Unreal 2: The Awakening
O eski güzel günlerde, yani o marka mı şu marka mı tartışmalarının yaşanmadığı, oyunların “software” destekli çalışabildiği, en baba ekran kartının Voodoo 3 olduğu günlerde, Unreal diye bir oyun vardı. Hatırlayanlar el kaldırsın! (Murat sen kaldırmasan da olur, Diablo’dan beri yeni oyun almadın sen.) Vay be, yaşlanmışız galba.. Efenim, Unreal’in mevzusu gayet basit ve bir o kadar da güzeldi, hapishane olarak kullanılan uzay gemisi bir gezegene düşer, hücresinden kaçan bir mahkum da gezegen üzerinde yaşam savaşı verir, ki o mahkum da sizdiniz. Serious Sam denen zırvalıktan çok çok önce “devasa açık alanlar” kavramını bize gayet güzel göstermiş, şu anda bile çoğu oyundan iyi yapay zekasıyla da epey bir terletmişti. Multiplayer’ı çok iyi değildi, ama kimin umrundaydı zaten? O zaman oyunların single player bölümleri multiplayer’a alıştırma olsun diye hazırlanmazdı. Aaah ah.. Quake 3 çıktı, mertlik bozuldu.
Yapımcı firma, bizi bugüne dek ikinci oyunun sözüyle oyaladı, arada sırada piyasaya “sızdırdığı” bir takım demolarla da ağzımızın suyunu gayet güzel akıttı. Yarabbim o ne zoom seviyesiydi öyle ve ne kadar yakınlaşırsan yakınlaş, ayrıntılar ne müthişti.. Kabaca karton kutu büyüklüğünde bir odanın içinde gezebildiğiniz alpha demoyu hatırlayanınız var mı? En az üç saat içinde dolaşmıştık.. Oda yahu, beş saniye içinde bir ucundan diğerine gidilebiliyordu! Ama ayrıntılar müthişti.. Aynı demoda açık alanda geçen bir bölüm de vardı ama en baba makineyi bile on saniye içinde kilitliyordu.
İyi haber, oyun artık piyasada. Benim için (ve tanıdığım pek çok fan için) kötü haber, “o kadar da” iyi değil.
Daha yazının bu aşamasında “olur muu bu oyuna bu kadar düşük puan verilir miiii sizi gidi..” diye yorum yazmaya başlamış hormon fazlalığı bulunan ergenler olduğunu tahmin edebiliyorum. Sabredin canım kardeşim, sonuna kadar bir okuyun hele.
Oyun konu itibariyle birincisiyle aynı mekanlarda geçiyor aşağı yukarı. Yani aynı gezegen değil elbette, ama en azından aynı “güneş sistemi”. Bu sistemdeki hemen hemen tüm gezegen bir şirket tarafından kontrol ediliyor, siz de “şirketler üstü” bir asayiş örgütünde görevlisiniz. Amacınız aman burada kargaşa var, eyvah yaratıklar geldi hepimizi öpüyor deyü çığıran gezegenlere inip yardım etmek, işler çok ciddiye bindiğinde de “marine”leri çağırmak. (Gerçi oyun boyunca marine’leri bir kez bile çağırmamakla kalmıyor onlar tarafından çağrılıyorsunuz ya ayrı mevzu.) Zaten siz de eski bir marine’siniz ve göreviniz çok sıkıcı geliyor, bir an önce orduya dönmek için yanıp tutuşuyorsunuz. En azından, Lise 2 ingilizcesiyle çıkartabildiklerim bunlar.
--- --- ---
__Şunları tamamlayın__
a – Unreal 2 incelemesine göre oyunun geçtiği güneş sistemindeki gezegenlerin hemen hemen tümünü kim kontrol ediyor?
b – Unreal 2 incelemesinde "Yapımcı firma, bizi" sözlerinden "saniye içinde kilitliyordu." sözlerine kadar uzanan her şeyi hiç değiştirmeden alıntılayın.
Aşağıdaki öğelerin Unreal 2 incelemesiyle bir bağlantısı yoktur.
--- --- ---
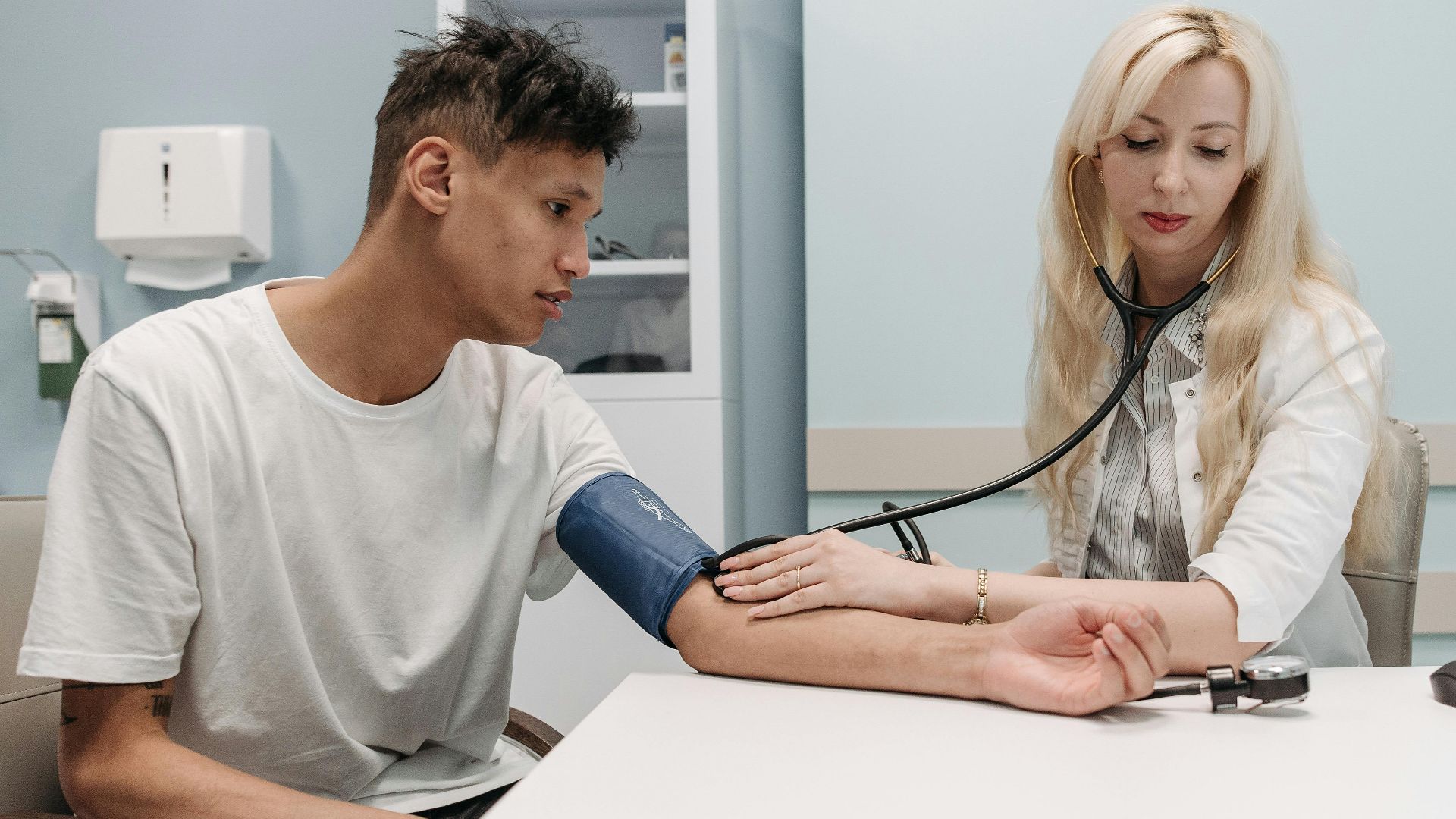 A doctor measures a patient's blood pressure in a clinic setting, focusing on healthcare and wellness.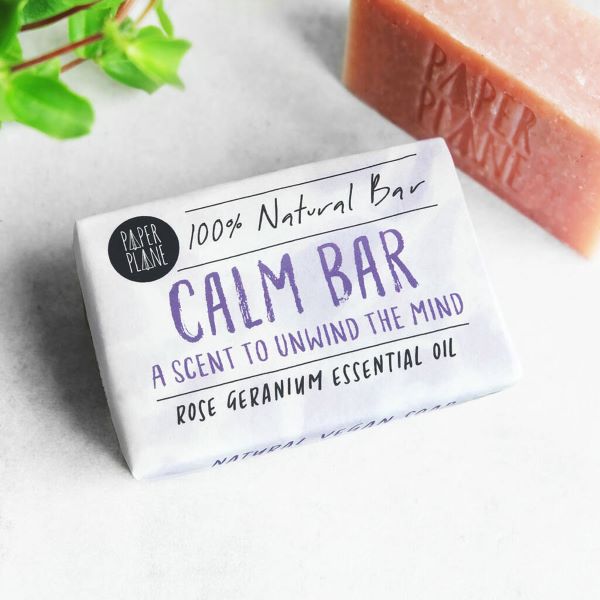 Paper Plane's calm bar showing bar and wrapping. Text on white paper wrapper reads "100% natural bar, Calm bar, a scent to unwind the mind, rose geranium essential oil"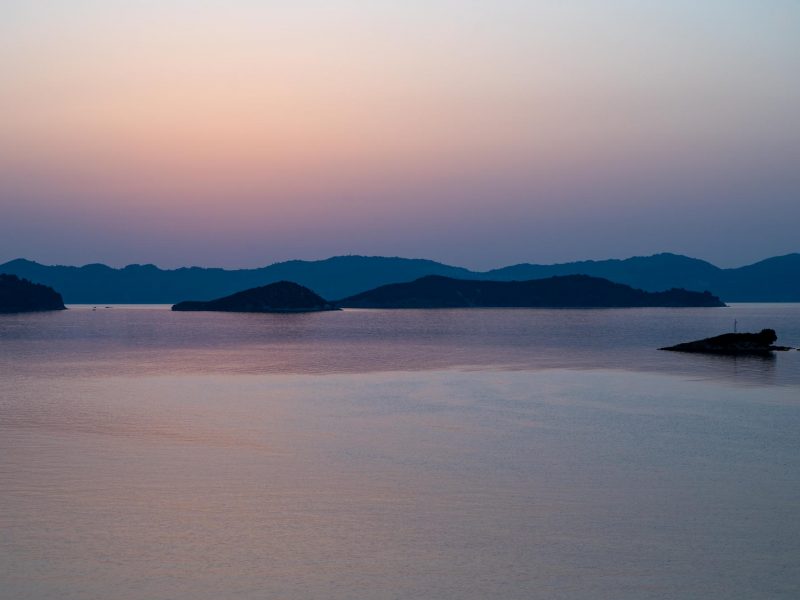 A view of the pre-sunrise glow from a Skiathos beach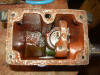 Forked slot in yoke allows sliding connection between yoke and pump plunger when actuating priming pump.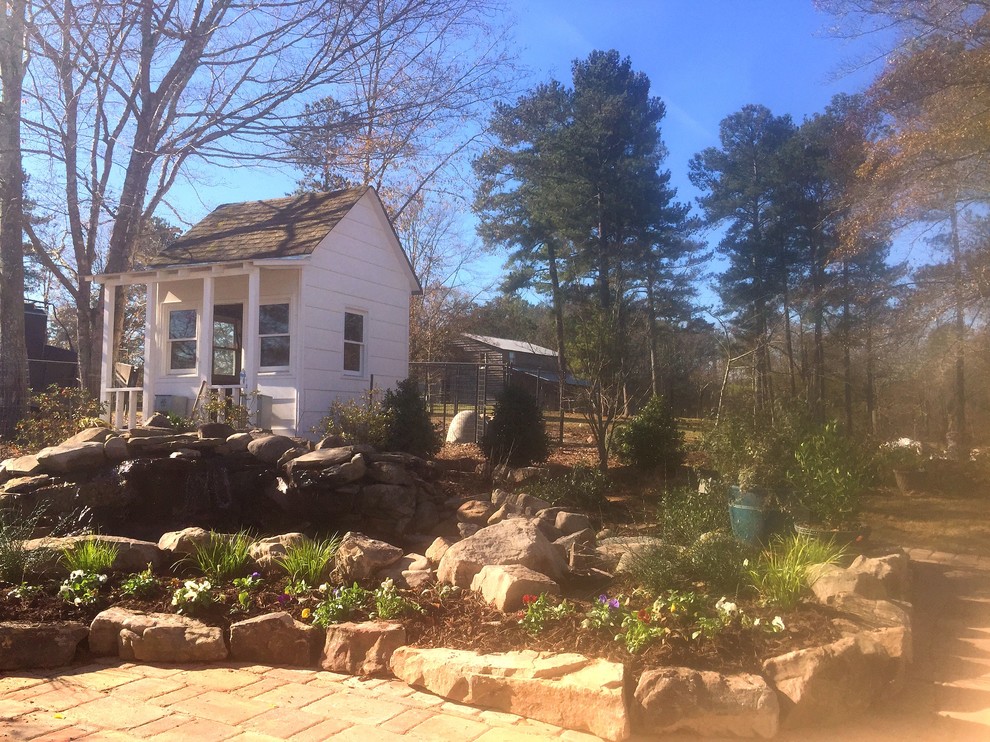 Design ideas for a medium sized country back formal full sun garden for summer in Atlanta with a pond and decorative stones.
--- --- ---
__Görevlere göre yanıtlar__
a – Bir şirket.

b –
Yapımcı firma, bizi bugüne dek ikinci oyunun sözüyle oyaladı, arada sırada piyasaya “sızdırdığı” bir takım demolarla da ağzımızın suyunu gayet güzel akıttı. Yarabbim o ne zoom seviyesiydi öyle ve ne kadar yakınlaşırsan yakınlaş, ayrıntılar ne müthişti.. Kabaca karton kutu büyüklüğünde bir odanın içinde gezebildiğiniz alpha demoyu hatırlayanınız var mı? En az üç saat içinde dolaşmıştık.. Oda yahu, beş saniye içinde bir ucundan diğerine gidilebiliyordu! Ama ayrıntılar müthişti.. Aynı demoda açık alanda geçen bir bölüm de vardı ama en baba makineyi bile on saniye içinde kilitliyordu.